Income, unemployment and education were found to be the most influencing factors of which major party that Australians vote for

The Conversation article You are what you vote: the social and demographic factors that influence your vote   examined the relationships between electoral socio-demographic characteristics and two-party preference in the six Australian federal elections held between 2001 to 2016. Socio-demographic information was derived from the Australian Census, which occurs every five years. Since a Census is not directly available for each election, spatio-temporal imputation was employed to estimate Census data for the electorates at the time of each election. This accounts for both spatial and temporal changes in electoral characteristics between Censuses.

To capture any spatial heterogeneity, a spatial error model was estimated for each election, which incorporated a spatially structured random effect vector that can be thought of as the unobserved political climate in each electorate.

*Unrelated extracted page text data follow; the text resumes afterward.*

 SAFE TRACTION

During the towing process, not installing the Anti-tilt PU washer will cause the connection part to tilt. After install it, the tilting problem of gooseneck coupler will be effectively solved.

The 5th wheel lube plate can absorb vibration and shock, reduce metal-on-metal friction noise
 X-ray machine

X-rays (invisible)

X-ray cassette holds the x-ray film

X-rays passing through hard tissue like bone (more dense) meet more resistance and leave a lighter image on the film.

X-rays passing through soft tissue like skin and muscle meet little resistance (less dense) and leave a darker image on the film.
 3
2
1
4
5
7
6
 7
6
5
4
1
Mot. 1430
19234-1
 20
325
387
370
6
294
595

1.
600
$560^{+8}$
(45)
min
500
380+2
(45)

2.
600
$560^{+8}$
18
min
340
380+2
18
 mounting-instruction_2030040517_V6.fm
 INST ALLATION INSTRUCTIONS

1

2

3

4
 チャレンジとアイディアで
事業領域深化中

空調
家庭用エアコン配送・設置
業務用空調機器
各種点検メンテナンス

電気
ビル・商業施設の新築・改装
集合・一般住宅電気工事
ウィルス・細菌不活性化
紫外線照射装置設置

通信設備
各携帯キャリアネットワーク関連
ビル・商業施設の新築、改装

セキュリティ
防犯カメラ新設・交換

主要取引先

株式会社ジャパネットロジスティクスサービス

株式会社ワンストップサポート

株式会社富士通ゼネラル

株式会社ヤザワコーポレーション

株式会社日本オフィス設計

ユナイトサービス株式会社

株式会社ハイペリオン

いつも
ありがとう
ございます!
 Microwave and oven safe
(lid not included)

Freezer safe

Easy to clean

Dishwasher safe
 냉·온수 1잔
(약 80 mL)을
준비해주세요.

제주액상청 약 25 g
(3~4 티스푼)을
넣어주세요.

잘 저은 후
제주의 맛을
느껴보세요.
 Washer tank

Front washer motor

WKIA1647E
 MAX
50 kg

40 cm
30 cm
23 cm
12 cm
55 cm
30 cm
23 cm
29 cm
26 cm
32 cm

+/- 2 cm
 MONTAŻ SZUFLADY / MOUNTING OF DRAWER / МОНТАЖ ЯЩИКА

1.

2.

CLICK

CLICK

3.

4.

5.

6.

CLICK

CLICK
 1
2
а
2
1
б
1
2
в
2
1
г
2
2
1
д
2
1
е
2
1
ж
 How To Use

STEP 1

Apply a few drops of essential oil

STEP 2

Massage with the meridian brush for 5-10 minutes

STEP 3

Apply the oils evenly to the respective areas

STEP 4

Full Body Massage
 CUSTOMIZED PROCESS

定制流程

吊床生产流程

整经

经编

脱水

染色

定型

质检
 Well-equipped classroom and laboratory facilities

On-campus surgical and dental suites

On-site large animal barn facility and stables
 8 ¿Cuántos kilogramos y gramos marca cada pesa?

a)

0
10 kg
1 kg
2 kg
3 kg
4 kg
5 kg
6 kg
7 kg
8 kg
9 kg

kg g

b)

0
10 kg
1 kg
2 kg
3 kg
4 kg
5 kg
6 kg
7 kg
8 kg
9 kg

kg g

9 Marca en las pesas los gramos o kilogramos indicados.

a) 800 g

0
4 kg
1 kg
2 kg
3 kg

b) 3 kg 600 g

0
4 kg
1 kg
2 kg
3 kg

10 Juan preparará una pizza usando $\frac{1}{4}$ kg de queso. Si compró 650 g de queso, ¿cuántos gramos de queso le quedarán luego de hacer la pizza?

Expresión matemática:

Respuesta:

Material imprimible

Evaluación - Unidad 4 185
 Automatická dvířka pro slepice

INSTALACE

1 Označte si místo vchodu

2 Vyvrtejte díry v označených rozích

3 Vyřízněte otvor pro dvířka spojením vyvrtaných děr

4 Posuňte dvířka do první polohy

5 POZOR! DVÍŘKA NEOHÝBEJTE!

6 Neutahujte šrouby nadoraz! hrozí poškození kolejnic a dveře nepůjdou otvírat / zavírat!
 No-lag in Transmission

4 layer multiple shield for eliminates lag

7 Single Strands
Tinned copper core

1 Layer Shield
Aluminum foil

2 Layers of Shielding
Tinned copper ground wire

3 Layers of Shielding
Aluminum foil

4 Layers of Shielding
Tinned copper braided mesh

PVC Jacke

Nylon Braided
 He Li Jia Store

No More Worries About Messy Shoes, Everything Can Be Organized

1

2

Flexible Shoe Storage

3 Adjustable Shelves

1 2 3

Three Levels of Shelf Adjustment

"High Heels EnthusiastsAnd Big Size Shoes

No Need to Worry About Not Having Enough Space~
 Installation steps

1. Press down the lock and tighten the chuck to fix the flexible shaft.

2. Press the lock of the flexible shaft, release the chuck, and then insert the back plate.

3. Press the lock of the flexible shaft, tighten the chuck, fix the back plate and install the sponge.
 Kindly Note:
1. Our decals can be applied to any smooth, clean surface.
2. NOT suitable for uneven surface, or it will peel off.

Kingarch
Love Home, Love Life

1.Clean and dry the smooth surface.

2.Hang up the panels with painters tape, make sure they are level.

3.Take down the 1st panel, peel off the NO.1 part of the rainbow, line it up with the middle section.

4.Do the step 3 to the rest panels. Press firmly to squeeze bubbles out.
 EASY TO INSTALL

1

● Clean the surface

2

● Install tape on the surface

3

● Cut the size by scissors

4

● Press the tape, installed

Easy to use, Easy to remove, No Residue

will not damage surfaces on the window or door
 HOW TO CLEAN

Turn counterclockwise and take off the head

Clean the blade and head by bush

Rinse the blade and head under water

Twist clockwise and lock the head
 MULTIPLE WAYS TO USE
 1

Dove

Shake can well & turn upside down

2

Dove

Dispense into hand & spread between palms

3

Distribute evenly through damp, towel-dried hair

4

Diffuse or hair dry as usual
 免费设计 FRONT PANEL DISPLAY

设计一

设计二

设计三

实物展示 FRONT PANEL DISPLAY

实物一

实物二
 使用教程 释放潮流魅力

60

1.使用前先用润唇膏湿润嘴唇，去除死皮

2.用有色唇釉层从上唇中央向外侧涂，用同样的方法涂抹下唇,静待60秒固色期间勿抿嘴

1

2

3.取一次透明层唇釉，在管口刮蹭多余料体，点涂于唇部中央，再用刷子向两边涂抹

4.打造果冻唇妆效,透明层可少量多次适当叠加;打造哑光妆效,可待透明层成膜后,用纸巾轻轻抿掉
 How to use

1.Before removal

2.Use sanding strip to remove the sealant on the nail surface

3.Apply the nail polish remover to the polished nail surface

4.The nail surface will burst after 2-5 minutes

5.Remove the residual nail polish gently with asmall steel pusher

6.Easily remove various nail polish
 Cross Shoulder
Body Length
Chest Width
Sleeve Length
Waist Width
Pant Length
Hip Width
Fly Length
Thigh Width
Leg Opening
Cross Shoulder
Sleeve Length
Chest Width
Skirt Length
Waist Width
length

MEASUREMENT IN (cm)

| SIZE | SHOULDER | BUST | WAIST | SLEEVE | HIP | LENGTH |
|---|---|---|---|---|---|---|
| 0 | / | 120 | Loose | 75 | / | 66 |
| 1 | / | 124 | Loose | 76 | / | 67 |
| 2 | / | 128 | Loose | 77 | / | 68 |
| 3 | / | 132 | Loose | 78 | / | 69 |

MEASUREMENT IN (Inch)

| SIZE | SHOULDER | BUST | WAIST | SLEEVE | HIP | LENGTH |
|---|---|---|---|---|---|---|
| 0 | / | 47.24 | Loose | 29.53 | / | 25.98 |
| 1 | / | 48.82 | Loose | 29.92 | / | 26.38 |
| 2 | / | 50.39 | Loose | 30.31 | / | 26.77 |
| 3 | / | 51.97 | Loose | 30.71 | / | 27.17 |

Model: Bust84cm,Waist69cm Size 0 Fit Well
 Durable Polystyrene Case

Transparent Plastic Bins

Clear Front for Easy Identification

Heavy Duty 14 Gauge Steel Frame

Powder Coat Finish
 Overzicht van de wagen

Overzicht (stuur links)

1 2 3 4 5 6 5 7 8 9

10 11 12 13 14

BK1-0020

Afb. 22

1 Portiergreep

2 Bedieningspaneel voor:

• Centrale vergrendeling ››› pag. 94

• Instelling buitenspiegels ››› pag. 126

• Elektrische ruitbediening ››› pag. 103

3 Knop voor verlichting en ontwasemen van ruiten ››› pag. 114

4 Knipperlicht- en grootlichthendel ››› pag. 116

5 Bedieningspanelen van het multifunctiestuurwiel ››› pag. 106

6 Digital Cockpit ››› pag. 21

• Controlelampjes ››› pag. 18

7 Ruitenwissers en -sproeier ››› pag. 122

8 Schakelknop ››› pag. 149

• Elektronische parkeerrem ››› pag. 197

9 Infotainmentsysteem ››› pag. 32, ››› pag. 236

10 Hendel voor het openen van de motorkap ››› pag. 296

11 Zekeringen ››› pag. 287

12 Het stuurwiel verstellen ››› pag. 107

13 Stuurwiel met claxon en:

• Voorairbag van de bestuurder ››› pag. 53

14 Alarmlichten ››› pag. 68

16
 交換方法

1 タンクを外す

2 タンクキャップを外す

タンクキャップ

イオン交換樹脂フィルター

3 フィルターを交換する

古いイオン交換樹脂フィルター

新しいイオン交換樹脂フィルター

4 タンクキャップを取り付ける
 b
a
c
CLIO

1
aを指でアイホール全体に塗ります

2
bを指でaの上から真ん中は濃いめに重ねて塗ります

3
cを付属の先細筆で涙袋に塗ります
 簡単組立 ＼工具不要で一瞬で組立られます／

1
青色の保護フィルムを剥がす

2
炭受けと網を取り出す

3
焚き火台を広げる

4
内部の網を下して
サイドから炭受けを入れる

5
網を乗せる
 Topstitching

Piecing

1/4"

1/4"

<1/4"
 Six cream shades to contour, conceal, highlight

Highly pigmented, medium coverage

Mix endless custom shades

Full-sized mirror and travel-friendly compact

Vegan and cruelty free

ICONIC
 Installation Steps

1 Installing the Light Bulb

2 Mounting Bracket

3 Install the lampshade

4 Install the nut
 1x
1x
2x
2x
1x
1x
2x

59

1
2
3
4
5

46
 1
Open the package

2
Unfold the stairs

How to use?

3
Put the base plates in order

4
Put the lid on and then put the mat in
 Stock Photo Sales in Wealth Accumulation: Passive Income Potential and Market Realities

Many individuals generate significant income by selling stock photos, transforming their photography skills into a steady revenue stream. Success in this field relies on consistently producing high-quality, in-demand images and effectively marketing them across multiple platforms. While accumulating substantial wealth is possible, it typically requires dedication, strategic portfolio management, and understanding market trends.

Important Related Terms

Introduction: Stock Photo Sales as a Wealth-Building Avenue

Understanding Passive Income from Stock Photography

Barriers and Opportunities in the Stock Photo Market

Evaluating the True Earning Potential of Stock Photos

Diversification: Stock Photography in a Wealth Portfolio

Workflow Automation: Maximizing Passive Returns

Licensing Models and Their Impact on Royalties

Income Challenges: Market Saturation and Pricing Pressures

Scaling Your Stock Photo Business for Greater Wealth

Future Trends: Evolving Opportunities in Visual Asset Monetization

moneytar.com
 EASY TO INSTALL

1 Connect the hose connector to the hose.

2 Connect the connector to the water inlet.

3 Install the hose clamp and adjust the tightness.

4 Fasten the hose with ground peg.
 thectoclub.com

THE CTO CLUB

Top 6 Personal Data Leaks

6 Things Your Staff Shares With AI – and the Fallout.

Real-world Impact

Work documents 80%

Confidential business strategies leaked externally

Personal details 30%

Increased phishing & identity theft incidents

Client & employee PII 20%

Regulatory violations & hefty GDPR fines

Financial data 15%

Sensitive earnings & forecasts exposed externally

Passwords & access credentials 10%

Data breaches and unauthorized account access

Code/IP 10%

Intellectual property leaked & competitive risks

Over time, the impact of most socio-demographic characteristics that affect electoral two-party preference do not vary, with industry of work, incomes, household mobility and de facto relationships having strong effects in each of the six elections.

Education and unemployment are amongst those that have varying effects. It is also found that between 2004 and 2013, the spatial effect was insignificant, meaning that electorates voted effectively independently. All data featured in this study aas been contributed to the eechidna R package (available on CRAN).

Income, unemployment and education were found to be the most influencing factors of which major party that Australians vote for.


Incomes include median family, household and personal incomes.

The analysis looks at more than 30 different socio-demographic characteristics from the Census. The ‘average’ electorate is constructed using the average value (either mean or median, across all electorates) for each of these.

 For example, in 2016, an electorate with incomes in the top 10% had, on average, more than 15% higher vote for the Coalition than the average electorate (on a 2PP % basis).